I suspect the problem has to do with action="html_form_action.asp" in the form above, or perhaps some kind of hidden field I'm missing (I don't know what to look for - I'm new to form submission). Any suggestions?
HERE IS WHAT I'VE TRIED SO FAR:
Using urllib.requests in Python 3:
import urllib.request
import urllib.parse
# Create dict of form values
example_data = urllib.parse.urlencode({'user': 'ThisIsMyUserName'})
# Encode dict
example_data = example_data.encode('utf-8')
# Create request
example_url = 'http://www.w3schools.com/html/html_forms.asp'
request = urllib.request.Request(example_url, data=example_data)
# Create opener and install
my_url_opener = urllib.request.build_opener() # no handlers
urllib.request.install_opener(my_url_opener)
# Open the page and read content
web_page = urllib.request.urlopen(request)
content = web_page.read()
# Save content to file
my_html_file = open('my_html_file.html', 'wb')
my_html_file.write(content)
But what is returned to me and saved in 'my_html_file.html' is the original page containing
the unaltered form without any indication that my form data was recognized, i.e. I get this page in response: qqqhttp://www.w3schools.com/html/html_forms.asp
...which is the same thing I would have expected if I made this request without the
data parameter at all (which would change the request from a POST to a GET).
Naturally the first thing I did was check whether my request was being constructed properly:
# Just double-checking the request is set up correctly
print("GET or POST?", request.get_method())
print("DATA:", request.data)
print("HEADERS:", request.header_items())
Which produces the following output:
GET or POST? POST
DATA: b'user=ThisIsMyUserName'
HEADERS: [('Content-length', '21'), ('Content-type', 'application/x-www-form-urlencoded'), ('User-agent', 'Python-urllib/3.3'), ('Host', 'www.w3schools.com')]
So it appears the POST request has been structured correctly. After re-reading the
documentation and unsuccessfuly searching the web for an answer to this problem, I
moved on to a different tool: the requests module. I attempted to perform the same task:
import requests
example_url = 'http://www.w3schools.com/html/html_forms.asp'
data_to_send = {'user': 'ThisIsMyUserName'}
response = requests.post(example_url, params=data_to_send)
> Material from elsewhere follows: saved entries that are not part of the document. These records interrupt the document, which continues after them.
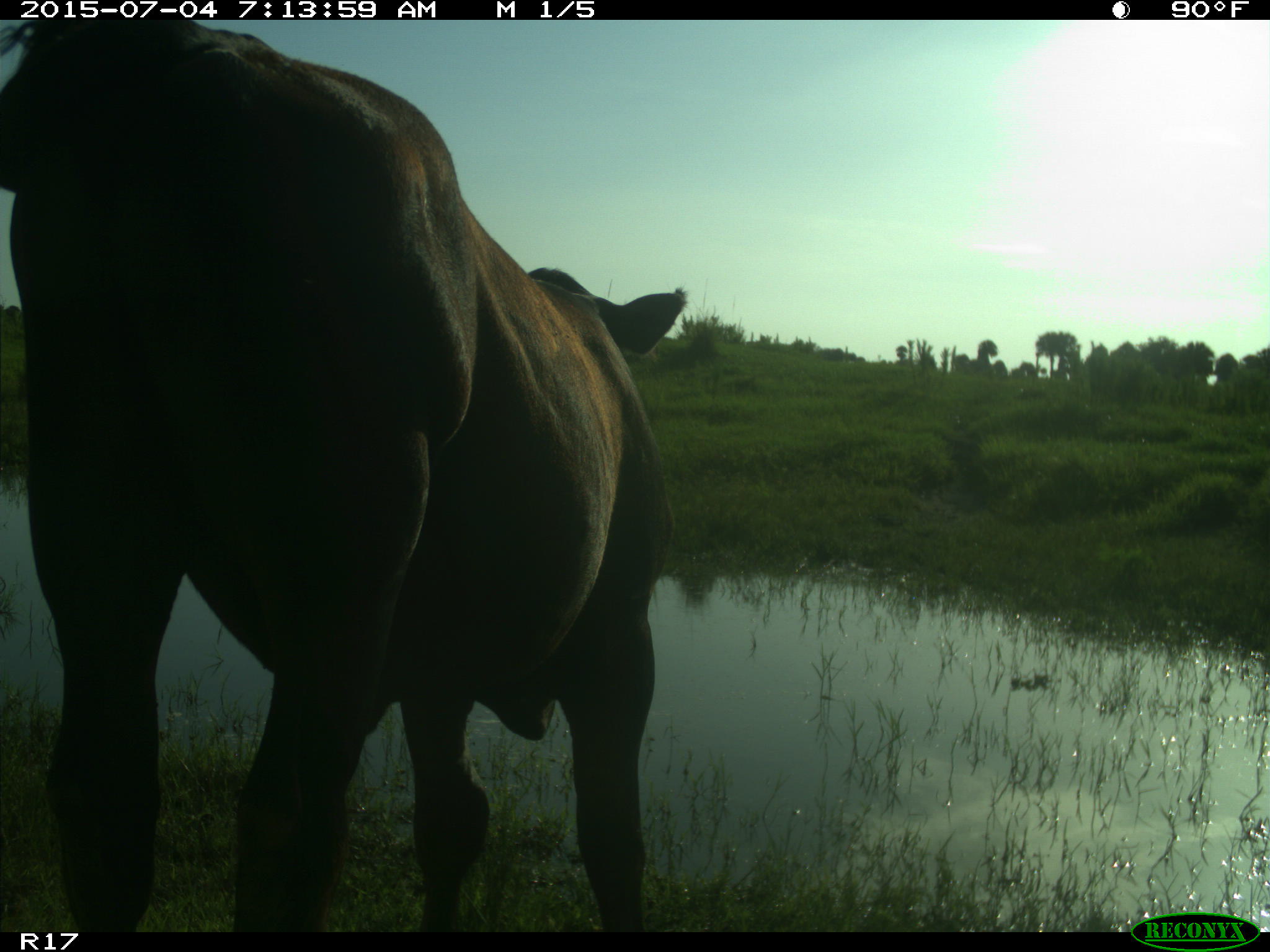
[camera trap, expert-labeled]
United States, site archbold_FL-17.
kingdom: Animalia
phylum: Chordata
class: Mammalia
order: Artiodactyla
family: Bovidae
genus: Bos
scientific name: Bos taurus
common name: domestic cow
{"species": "Bos taurus (domestic cow)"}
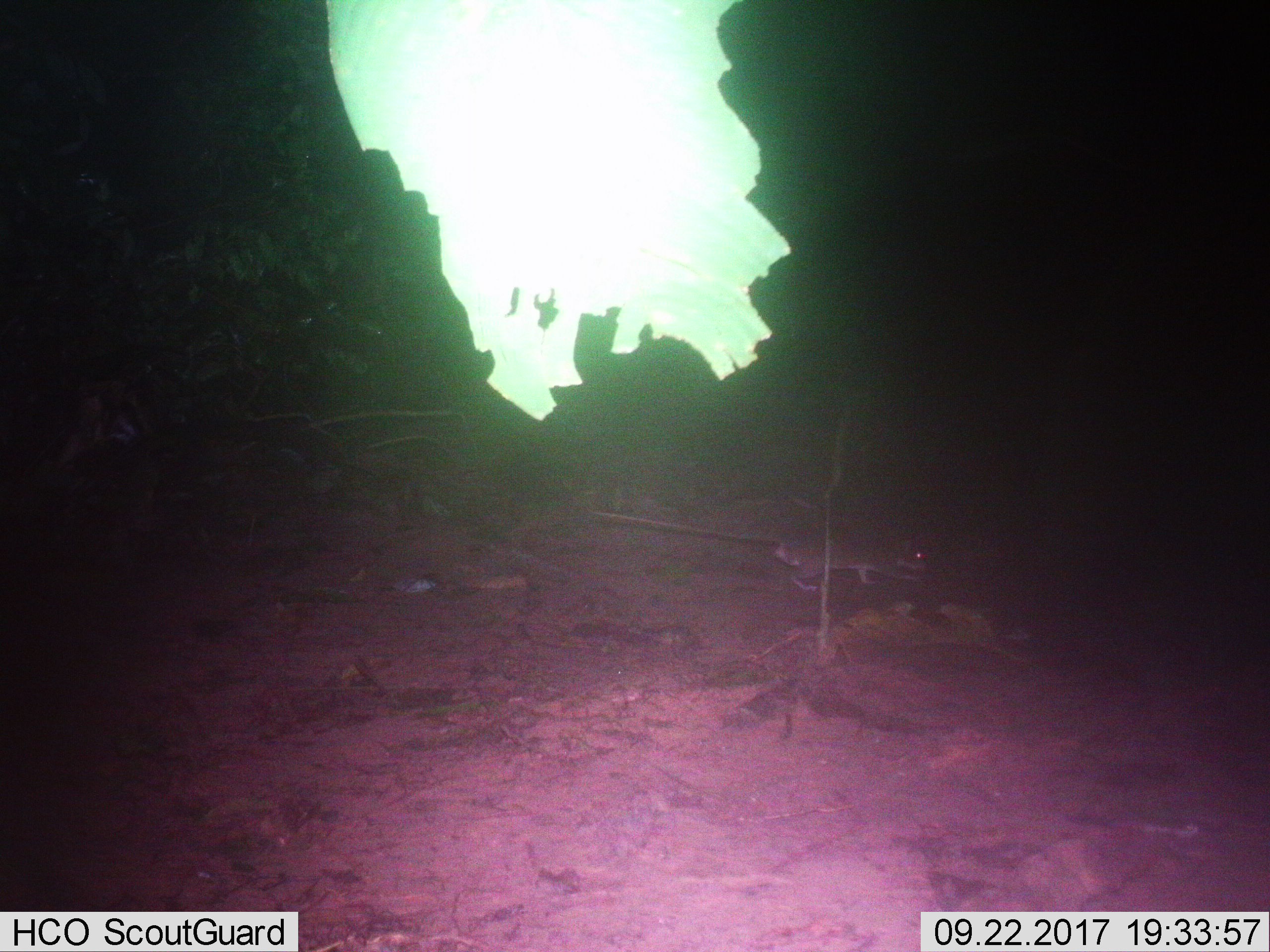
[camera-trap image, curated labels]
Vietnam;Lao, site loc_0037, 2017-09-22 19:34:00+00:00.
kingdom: Animalia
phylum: Chordata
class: Mammalia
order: Rodentia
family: Muridae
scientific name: Muridae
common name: old-world mice and rats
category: unidentified murid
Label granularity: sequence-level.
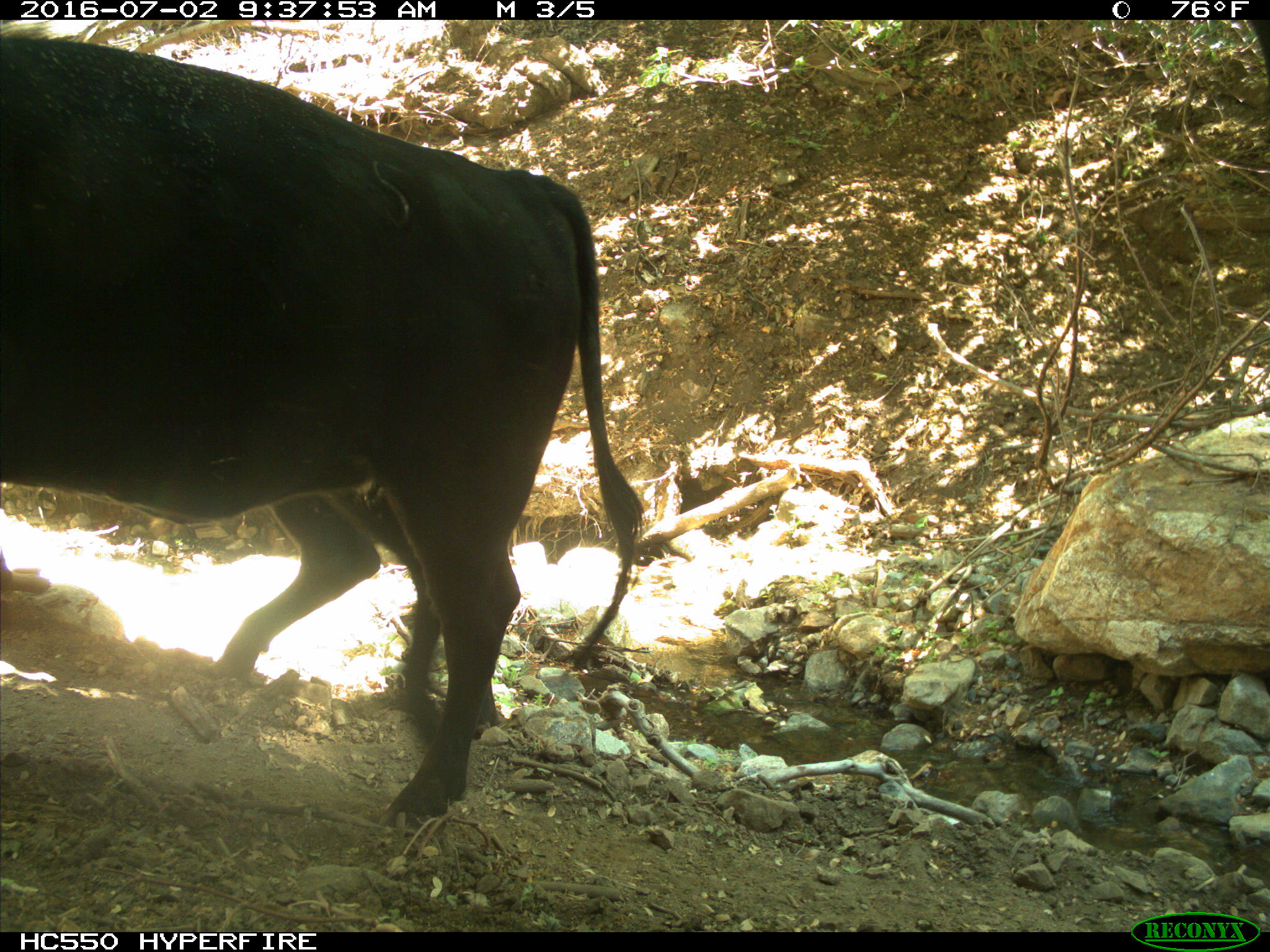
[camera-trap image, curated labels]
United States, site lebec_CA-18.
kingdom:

contents = response.content
And I get the same exact result. At this point I'm thinking maybe this is a Python 3
issue. So I fire up my trusty Python 2.7 and try the following:
import urllib, urllib2
data = urllib.urlencode({'user' : 'ThisIsMyUserName'})
resp = urllib2.urlopen('http://www.w3schools.com/html/html_forms.asp', data)
content = resp.read()
And I get the same result again! For thoroughness I figured I'd attempt to achieve the
same result by encoding the dictionary values into the url and attempting a GET request:
# Using Python 3
# Construct the url for the GET request
example_url = 'http://www.w3schools.com/html/html_forms.asp'
form_values = {'user': 'ThisIsMyUserName'}
example_data = urllib.parse.urlencode(form_values)
final_url = example_url + '?' + example_data
print(final_url)
This spits out the following value for final_url:
qqqhttp://www.w3schools.com/html/html_forms.asp?user=ThisIsMyUserName
I plug this into my browser and I see that this page is exactly the same as
the original page, which is exactly what my program is downloading.
I've also tried adding additional headers and cookie support to no avail.
I've tried everything I can think of. Any idea what could be going wrong?
The form states an action and a method; you are ignoring both. The method states the form uses GET, not POST, and the action tells you to send the form data to html_form_action.asp.
The action attribute acts like any other URL specifier in an HTML page; unless it starts with a scheme (so with http://..., https://..., etc.) it is relative to the current base URL of the page.
The GET HTTP method adds the URL-encoded form parameters to the target URL with a question mark:
import urllib.request
import urllib.parse
# Create dict of form values
example_data = urllib.parse.urlencode({'user': 'ThisIsMyUserName'})
# Create request
example_url = 'http://www.w3schools.com/html/html_form_action.asp'
get_url = example_url + '?' + example_data
# Open the page and read content
web_page = urllib.request.urlopen(get_url)
print(web_page.read().decode(web_page.info().get_param('charset', 'utf8')))
or, using requests:
import requests
example_url = 'http://www.w3schools.com/html/html_form_action.asp'
data_to_send = {'user': 'ThisIsMyUserName'}
response = requests.get(example_url, params=data_to_send)
contents = response.text
print(contents)
In both examples I also decoded the response to Unicode text (something requests makes easier for me with the response.text attribute).